• [Supplied passage]

Marian Elizabeth Hubbard (August 31, 1868 – February 24, 1956) was an American zoologist and associate professor of zoology at Wellesley College, where she taught for over 40 years.

Early life 
Marian Elizabeth Hubbard was born in McGregor, Iowa, to parents Rodolphus and Hanna Hubbard, In 1886 she graduated from McGregor school. She attended Mount Holyoke Female Seminary (now Mount Holyoke College) until 1889 and graduated from the University of Chicago with a B.S. in 1894.

Professional career 
Despite only earning a bachelor's degree, she taught at Wellesley College in Massachusetts for over 40 years, rising to the rank of professor, and retiring as professor emerita in 1937. Hubbard was known as "the flight of the zoology department" due to her feminist approach at Wellesley, and often wrote in the Wellesley Alumnae Quarterly on scientific matters across campus. She was once a member of the American Ornithologists' Union, the American Association of University Professors, and the American Association for the Advancement of Science. Hubbard was also a prominent advocate for women's suffrage and advocated among the Wellesley College campus writing articles to the school's president about women scientists and their struggles.

Her research included heredity in insects, embryology of birds, and behavior of salamanders. In 1904, Hubbard researched and co-wrote an article on pecten and varying pecten ray length. After her research on pecten, Hubbard encountered an issue when a fire in 1914 at Wellesley College, where her 20 years of research on beetles was destroyed.

• [Listed records]
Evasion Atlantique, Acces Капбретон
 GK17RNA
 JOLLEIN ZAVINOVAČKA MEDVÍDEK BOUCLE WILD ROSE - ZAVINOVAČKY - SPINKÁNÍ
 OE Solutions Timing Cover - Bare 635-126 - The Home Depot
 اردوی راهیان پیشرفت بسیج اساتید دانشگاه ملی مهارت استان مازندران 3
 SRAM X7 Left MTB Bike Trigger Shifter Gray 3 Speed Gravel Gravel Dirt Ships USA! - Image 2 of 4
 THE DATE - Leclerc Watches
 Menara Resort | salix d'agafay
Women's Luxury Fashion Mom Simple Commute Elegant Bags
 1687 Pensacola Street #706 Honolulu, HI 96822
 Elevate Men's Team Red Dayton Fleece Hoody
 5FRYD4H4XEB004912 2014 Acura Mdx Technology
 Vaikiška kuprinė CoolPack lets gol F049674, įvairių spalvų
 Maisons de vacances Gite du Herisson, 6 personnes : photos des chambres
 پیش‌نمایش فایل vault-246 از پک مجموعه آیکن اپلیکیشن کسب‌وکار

• [Apply what you read]
**a)** From the Marian Elizabeth Hubbard biography, write out the passage that begins at the words "Professional career" and stops after the words "and their struggles.".
**b)** Please list every organization that the Marian Elizabeth Hubbard biography says she was a member of.
**c)** Continue the Marian Elizabeth Hubbard biography with what comes after its final sentence.

• [Responses by task]
**a)**
Professional career 
Despite only earning a bachelor's degree, she taught at Wellesley College in Massachusetts for over 40 years, rising to the rank of professor, and retiring as professor emerita in 1937. Hubbard was known as "the flight of the zoology department" due to her feminist approach at Wellesley, and often wrote in the Wellesley Alumnae Quarterly on scientific matters across campus. She was once a member of the American Ornithologists' Union, the American Association of University Professors, and the American Association for the Advancement of Science. Hubbard was also a prominent advocate for women's suffrage and advocated among the Wellesley College campus writing articles to the school's president about women scientists and their struggles.

**b)**
American Ornithologists' Union
American Association of University Professors
American Association for the Advancement of Science

**c)**
She retired from Wellesley College in 1937 and died February 24, 1956.

Works 

 Hubbard, Marian E. (1903-12-05). "Correlated Protective Devices In Some California Salamanders". University of California Publications in Zoology. 1:157–168.
 Davenport, C. B.; Hubbard, Marian E. (1904-12). "Studies in the evolution of Pecten IV. Ray variability in Pecten varius". Journal of Experimental Zoology. 1 (4): 607–616. doi:10.1002/jez.1400010407. ISSN 0022-104X.
 Hubbard, Marian E. (1908-07-01). "Some Experiments on the Order of Succession of the Somites of the Chick". The American Naturalist. 42 (499): 466–472. doi:10.1086/278956.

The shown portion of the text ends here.